→ Article:
((
United States District Court, S.D. New York
Nov 4, 2004
No. 04 Civ. 1691 (KMW) (DF) (S.D.N.Y. Nov. 4, 2004)

Summary

denying defendant's motion for Rule 11 sanctions without prejudice and allowing defendant to renew the motion at the close of discovery

Summary of this case from Int'l Techs. Mktg., Inc. v. Verint Sys., Ltd.

Opinion

No. 04 Civ. 1691 (KMW) (DF).

November 4, 2004


MEMORANDUM AND ORDER


In this patent infringement case, referred to me by the Honorable Kimba M. Wood for general pretrial supervision, defendant Investment Technology Group, Inc. ("Defendant" or "ITG") has moved under Federal Rule of Civil Procedure 11 for monetary sanctions against plaintiffs John K. Wald and Pendelton Trading Systems Inc. (collectively "Plaintiffs") and their counsel, for purportedly asserting a baseless claim, without sufficient pre-litigation investigation of the merits of that claim. Plaintiffs, in turn, have requested their fees and costs for having to defend what they characterize as a baseless sanctions motion. For the following reasons, the parties' requests for sanctions are denied without prejudice.
))
→ Listed records:
((
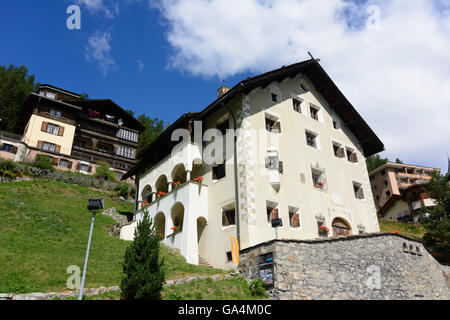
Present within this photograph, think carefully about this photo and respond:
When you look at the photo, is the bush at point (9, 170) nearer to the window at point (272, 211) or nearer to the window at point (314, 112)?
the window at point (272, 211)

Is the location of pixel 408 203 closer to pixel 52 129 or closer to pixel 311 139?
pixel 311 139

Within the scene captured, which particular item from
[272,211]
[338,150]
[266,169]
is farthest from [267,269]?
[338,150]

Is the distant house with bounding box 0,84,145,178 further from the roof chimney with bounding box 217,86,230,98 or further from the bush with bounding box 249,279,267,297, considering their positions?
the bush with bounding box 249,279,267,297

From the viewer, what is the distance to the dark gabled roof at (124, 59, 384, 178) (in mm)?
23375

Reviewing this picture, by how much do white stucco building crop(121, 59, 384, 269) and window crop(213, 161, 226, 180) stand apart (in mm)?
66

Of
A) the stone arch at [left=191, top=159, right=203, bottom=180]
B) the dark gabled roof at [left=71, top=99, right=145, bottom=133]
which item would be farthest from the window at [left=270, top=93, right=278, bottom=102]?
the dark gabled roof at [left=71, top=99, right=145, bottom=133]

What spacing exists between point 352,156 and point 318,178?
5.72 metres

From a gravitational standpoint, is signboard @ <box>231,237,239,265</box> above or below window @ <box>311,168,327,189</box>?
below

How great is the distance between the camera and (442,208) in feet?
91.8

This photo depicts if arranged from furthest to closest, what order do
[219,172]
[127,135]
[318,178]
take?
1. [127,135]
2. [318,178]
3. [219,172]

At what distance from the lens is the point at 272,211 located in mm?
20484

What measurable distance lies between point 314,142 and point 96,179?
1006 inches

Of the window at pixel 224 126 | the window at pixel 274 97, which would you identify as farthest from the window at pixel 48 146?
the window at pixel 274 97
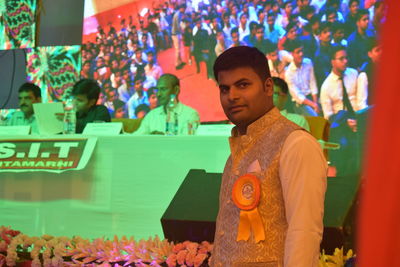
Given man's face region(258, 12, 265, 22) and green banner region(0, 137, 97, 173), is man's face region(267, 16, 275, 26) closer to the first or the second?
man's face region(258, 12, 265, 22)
))
((
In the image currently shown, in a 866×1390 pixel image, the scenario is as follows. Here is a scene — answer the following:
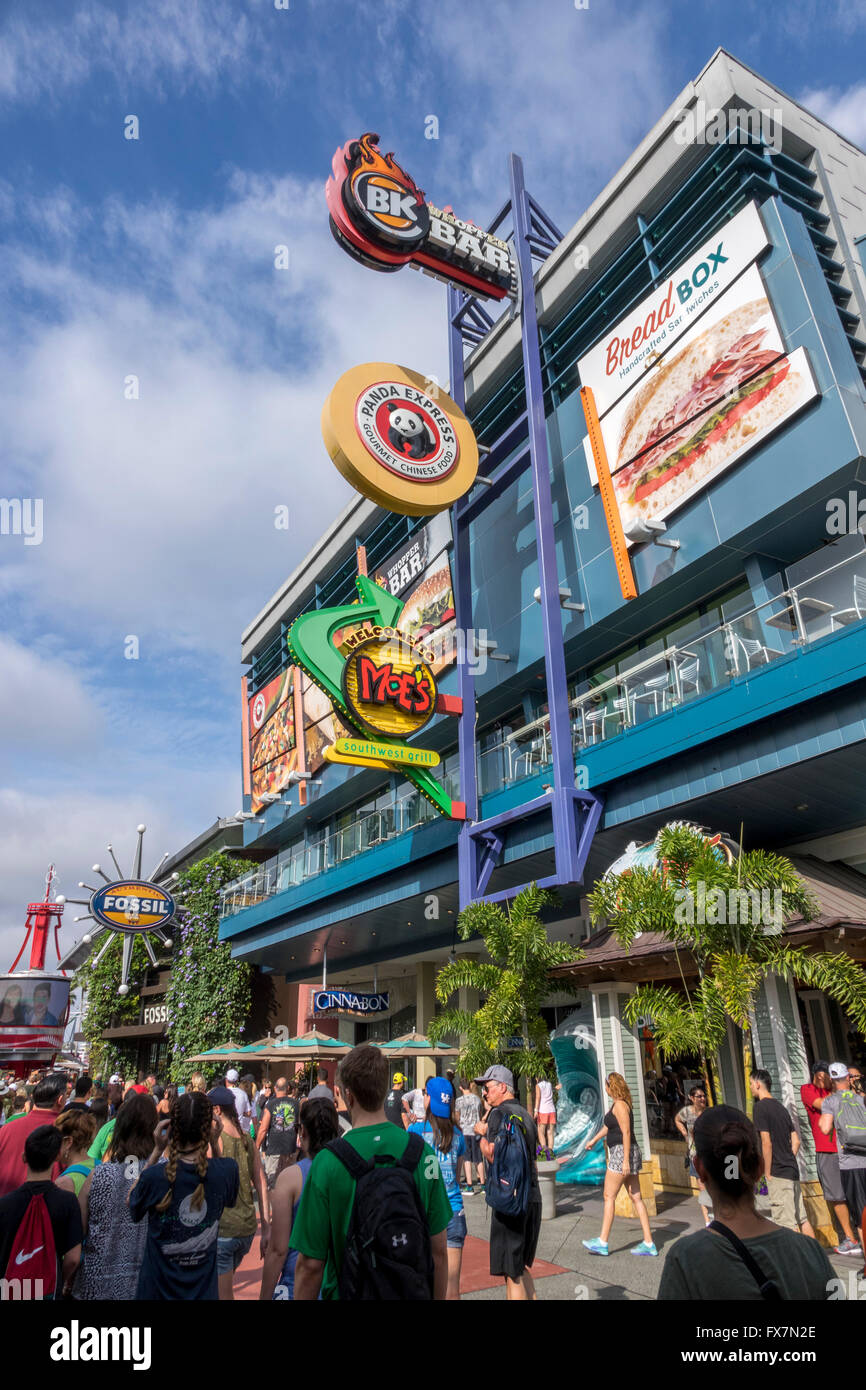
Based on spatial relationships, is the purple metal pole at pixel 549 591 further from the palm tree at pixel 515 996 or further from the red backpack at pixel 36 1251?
))
((
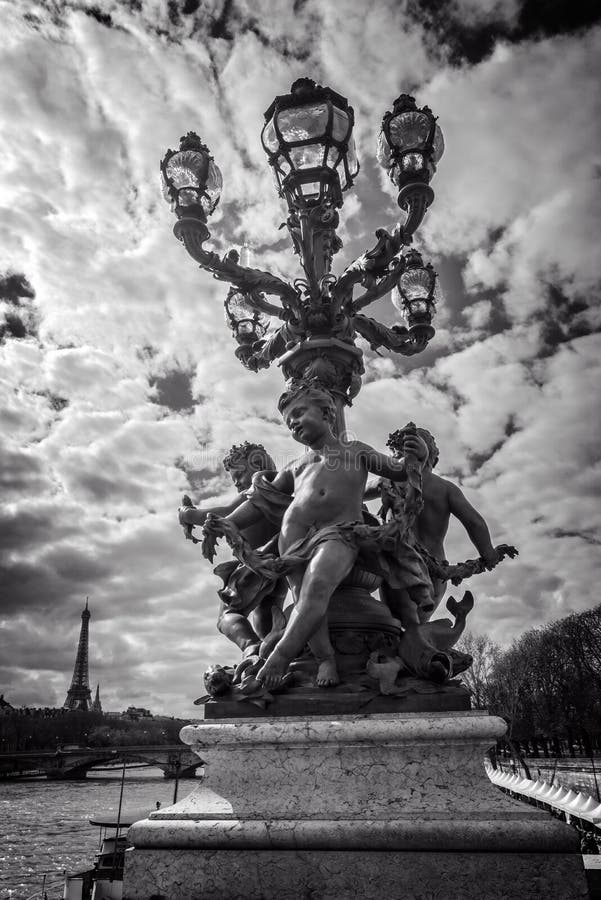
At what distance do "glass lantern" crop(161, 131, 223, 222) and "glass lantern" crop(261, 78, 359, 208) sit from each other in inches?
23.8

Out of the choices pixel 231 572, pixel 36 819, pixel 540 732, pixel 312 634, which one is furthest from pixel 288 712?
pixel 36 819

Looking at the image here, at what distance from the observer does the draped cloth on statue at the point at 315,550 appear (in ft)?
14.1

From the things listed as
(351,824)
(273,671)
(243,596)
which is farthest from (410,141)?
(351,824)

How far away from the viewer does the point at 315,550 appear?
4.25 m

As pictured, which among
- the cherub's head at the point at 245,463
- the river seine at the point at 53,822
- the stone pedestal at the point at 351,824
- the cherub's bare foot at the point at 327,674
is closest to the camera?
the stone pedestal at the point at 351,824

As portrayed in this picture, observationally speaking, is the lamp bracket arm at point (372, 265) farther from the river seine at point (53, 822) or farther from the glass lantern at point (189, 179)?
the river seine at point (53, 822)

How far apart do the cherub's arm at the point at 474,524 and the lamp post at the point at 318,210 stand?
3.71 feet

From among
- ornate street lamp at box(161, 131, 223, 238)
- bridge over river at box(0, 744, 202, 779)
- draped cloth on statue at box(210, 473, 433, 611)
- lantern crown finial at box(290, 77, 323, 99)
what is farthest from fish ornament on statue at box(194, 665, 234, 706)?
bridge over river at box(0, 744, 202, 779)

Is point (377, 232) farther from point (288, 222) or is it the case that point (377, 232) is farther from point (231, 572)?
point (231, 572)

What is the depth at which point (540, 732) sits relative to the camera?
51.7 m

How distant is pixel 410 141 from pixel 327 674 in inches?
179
))
→ Tasks and exercises:
[1] Answer these questions using the court memorandum.
(a) On what date was it issued?
(b) Under which rule did the defendant move for monetary sanctions?
(c) What did the plaintiffs request in turn?
[2] Copy word for word the passage of the court memorandum that opens with the words containing "No. 04 Civ. 1691 (KMW) (DF)." and closes with "denied without prejudice.".
[3] Decide whether each statement agrees with the court memorandum, and answer yes or no with the words from it that settle the matter.
(a) The case was referred by Kimba M. Wood for general pretrial supervision.
(b) The defendant's motion for sanctions was granted.
(c) The dispute concerns trademark infringement.

→ Written answers:
[1]
(a) November 4, 2004.
(b) Federal Rule of Civil Procedure 11.
(c) Their fees and costs for having to defend what they call a baseless sanctions motion.

[2]
No. 04 Civ. 1691 (KMW) (DF).

November 4, 2004


MEMORANDUM AND ORDER


In this patent infringement case, referred to me by the Honorable Kimba M. Wood for general pretrial supervision, defendant Investment Technology Group, Inc. ("Defendant" or "ITG") has moved under Federal Rule of Civil Procedure 11 for monetary sanctions against plaintiffs John K. Wald and Pendelton Trading Systems Inc. (collectively "Plaintiffs") and their counsel, for purportedly asserting a baseless claim, without sufficient pre-litigation investigation of the merits of that claim. Plaintiffs, in turn, have requested their fees and costs for having to defend what they characterize as a baseless sanctions motion. For the following reasons, the parties' requests for sanctions are denied without prejudice.

[3]
(a) Yes: "referred to me by the Honorable Kimba M. Wood for general pretrial supervision"
(b) No: "the parties' requests for sanctions are denied without prejudice"
(c) No: "In this patent infringement case"